In a move to curb overfishing of juvenile fish, Maharashtra's fisheries department has asked the government to notify the minimum landing/legal size (MLS) for 58 commercially important fish species in the state. The MLS is the size at which a particular species can be legally caught, retained and traded. At present, there is no ban or penalty levied on fishermen for catching juvenile fish in the state.
Only Kerala and Karnataka have so far notified similar guidelines. Last year, Central Marine Fisheries Research Institute (CMFRI) had submitted to the state a proposal to reduce juvenile fishing. A juvenile fish is a fish catch much before it attains its maximum size or has reproduced even once.
"To reduce the juvenile fish catch, guidelines will be submitted to the state government this week. Following this, the state will issue a notification specifying the MLS for fish species. This has been pending for long and will be taken up at the earliest," said Rajeev Jadhav, Fisheries Commissioner.
For better implementation, the state fisheries department has also proposed random species wise sample collection at sea or in the landing centre or ports to check the MLS.
The CMFRI has proposed that if 50 per cent catch is below the MLS, the entire catch should be considered a violation. Some other recommendations by the institute are the introduction of log book, mandatory installation of vessel monitoring system (VMS) or automatic identification system (AIS) in fishing boats.
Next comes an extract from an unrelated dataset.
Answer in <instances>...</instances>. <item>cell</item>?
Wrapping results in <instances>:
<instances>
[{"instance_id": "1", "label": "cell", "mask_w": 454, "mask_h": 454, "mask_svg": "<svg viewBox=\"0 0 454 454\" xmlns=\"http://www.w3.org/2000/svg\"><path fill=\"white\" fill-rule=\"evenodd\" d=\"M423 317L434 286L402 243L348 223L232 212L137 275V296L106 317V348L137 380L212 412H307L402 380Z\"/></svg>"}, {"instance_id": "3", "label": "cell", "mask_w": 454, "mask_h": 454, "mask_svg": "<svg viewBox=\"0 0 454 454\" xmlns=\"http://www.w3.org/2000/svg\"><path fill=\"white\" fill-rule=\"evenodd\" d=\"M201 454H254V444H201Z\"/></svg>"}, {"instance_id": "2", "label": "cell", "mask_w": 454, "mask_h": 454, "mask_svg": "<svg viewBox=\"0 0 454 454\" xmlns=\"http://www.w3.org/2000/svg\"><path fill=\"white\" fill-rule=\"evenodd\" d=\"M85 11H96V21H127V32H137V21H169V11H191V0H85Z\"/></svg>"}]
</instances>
Acting on the CMFRI proposal for size restriction on fishing, the ministry of fisheries, animal husbandry and dairying had issued an advisory, directing all coastal states to implement the MLS for catching, landing and trading of fish by modifying the Marine Fishing Regulation Act (MFRA). The Indian Council of Agricultural Research (ICAR)-CMFRI had then developed models for each state, listing recommendations for MLS fish, identifying appropriate sizes of mesh (in cm), which can help control juvenile overfishing.
According to the CMFRI, with the increasing demand for marine fish for consumption and other non-food utilisation, such as ornamental oils, exploitation of juvenile fish is becoming common. The CMFRI noted that juveniles of slow growing fish species, such as sharks, and high value species, such as groupers or pomfrets, have become a common sight at fish landings sites, including Mumbai.
The research group also suggested that with the help of the fishing community and traders, a database of regions of high juvenile fish aggregations on a spatial scale could help ensure that fisheries were sustainable.
Combined with extreme weather events and increase in juvenile fish catch, according to annual fish marine estimates, in 2018, there was a major decline in marine fish landings catch in the state. It fell to 2.95 lakh tonnes from 3.81 lakh tonnes in 2017, a 22.5 per cent decline.